Spatial reasoning lines =>
"""
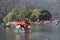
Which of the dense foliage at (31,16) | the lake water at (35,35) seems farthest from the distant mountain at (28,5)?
the lake water at (35,35)

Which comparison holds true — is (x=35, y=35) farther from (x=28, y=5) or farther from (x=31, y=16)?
(x=28, y=5)

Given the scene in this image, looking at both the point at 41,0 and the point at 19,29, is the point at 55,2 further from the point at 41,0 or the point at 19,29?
the point at 19,29

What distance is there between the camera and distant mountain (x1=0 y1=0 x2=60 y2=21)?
4535 inches

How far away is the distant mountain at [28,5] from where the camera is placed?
378 feet

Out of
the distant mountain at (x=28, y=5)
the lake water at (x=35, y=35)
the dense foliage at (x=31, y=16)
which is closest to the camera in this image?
the lake water at (x=35, y=35)

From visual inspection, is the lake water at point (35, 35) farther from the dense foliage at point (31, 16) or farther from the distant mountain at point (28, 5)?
the distant mountain at point (28, 5)

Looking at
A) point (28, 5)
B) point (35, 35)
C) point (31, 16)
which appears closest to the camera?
point (35, 35)

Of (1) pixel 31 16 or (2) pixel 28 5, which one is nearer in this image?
(1) pixel 31 16

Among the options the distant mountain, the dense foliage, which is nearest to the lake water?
the dense foliage

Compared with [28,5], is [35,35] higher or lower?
higher

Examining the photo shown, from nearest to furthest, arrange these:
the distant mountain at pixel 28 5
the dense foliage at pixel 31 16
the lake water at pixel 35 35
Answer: the lake water at pixel 35 35 < the dense foliage at pixel 31 16 < the distant mountain at pixel 28 5

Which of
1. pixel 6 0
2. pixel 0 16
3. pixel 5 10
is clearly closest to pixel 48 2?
pixel 6 0

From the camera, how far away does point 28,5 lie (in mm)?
121500

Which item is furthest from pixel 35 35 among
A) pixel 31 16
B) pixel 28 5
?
pixel 28 5
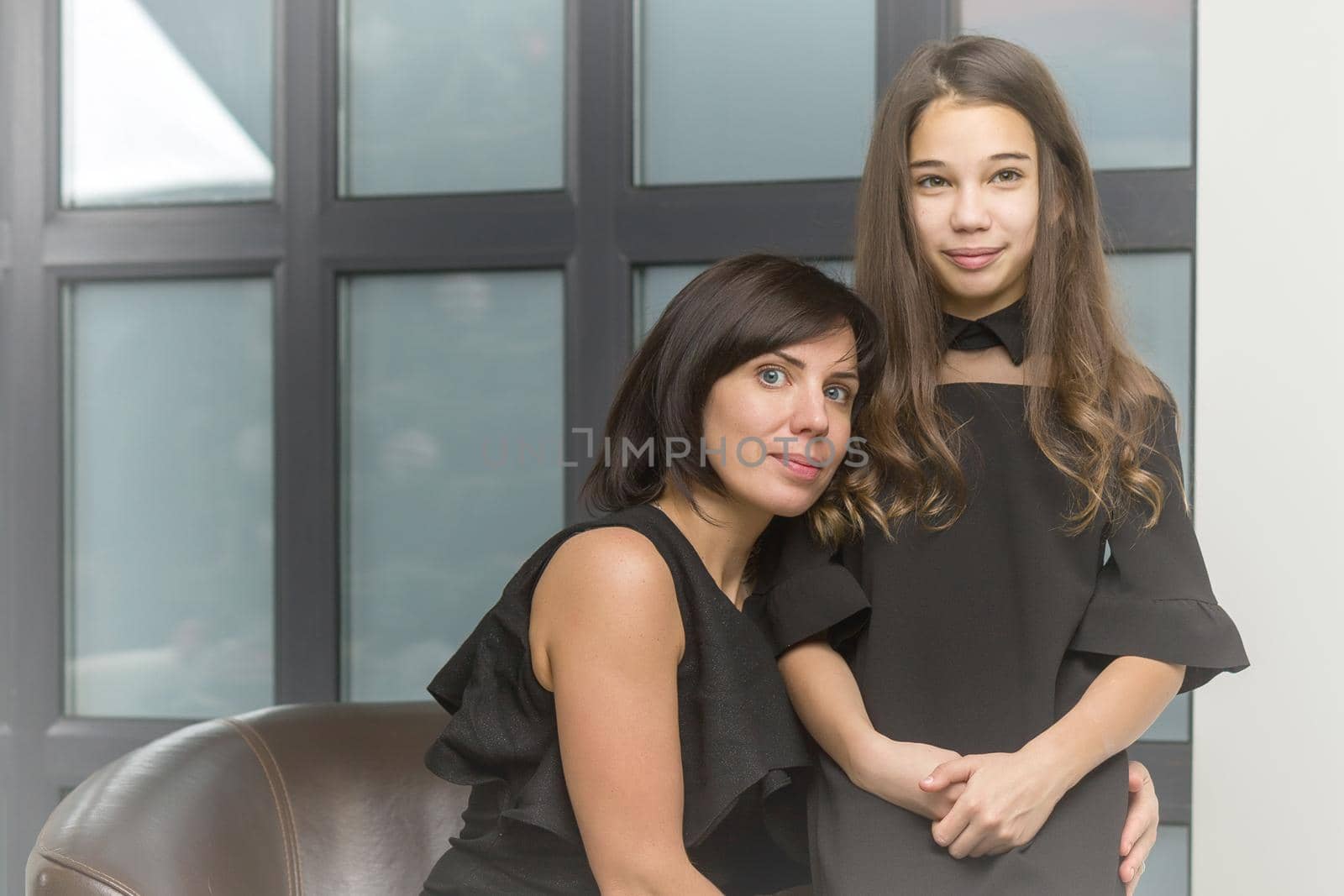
"""
Write out all of the lines above word for word, leaving out the pictures.

Which of the dense foliage at (31,16) | the lake water at (35,35) seems farthest from the distant mountain at (28,5)?
the lake water at (35,35)

Which comparison holds true — is (x=35, y=35) farther from (x=28, y=5) or farther from (x=31, y=16)?
(x=28, y=5)

Given the scene in this image, looking at both the point at 41,0 and the point at 19,29, is the point at 55,2 further from the point at 41,0 or the point at 19,29?
the point at 19,29

What distance is there between the camera and distant mountain (x1=0 y1=0 x2=60 y2=21)?
4535 inches

How far away is the distant mountain at [28,5] from where the camera is placed?
378 feet

Out of
the distant mountain at (x=28, y=5)
the lake water at (x=35, y=35)
the dense foliage at (x=31, y=16)
which is closest to the camera in this image?
the lake water at (x=35, y=35)

From visual inspection, is the lake water at point (35, 35) farther from the dense foliage at point (31, 16) or farther from the distant mountain at point (28, 5)?
the distant mountain at point (28, 5)

Looking at
A) point (28, 5)
B) point (35, 35)
C) point (31, 16)
which appears closest to the camera?
point (35, 35)

Of (1) pixel 31 16 or (2) pixel 28 5, which one is nearer in this image?
(1) pixel 31 16

Among the options the distant mountain, the dense foliage, which is nearest to the lake water?
the dense foliage

Compared with [28,5], is [35,35] higher or lower?
higher

Examining the photo shown, from nearest to furthest, arrange these:
the distant mountain at pixel 28 5
the dense foliage at pixel 31 16
the lake water at pixel 35 35
Answer: the lake water at pixel 35 35 < the dense foliage at pixel 31 16 < the distant mountain at pixel 28 5

Which of
1. pixel 6 0
2. pixel 0 16
3. pixel 5 10
is clearly closest to pixel 48 2?
pixel 6 0

From the camera, how far away does point 28,5 lie (in mm)?
121500

Which item is furthest from pixel 35 35 among
A) pixel 31 16
B) pixel 28 5
?
pixel 28 5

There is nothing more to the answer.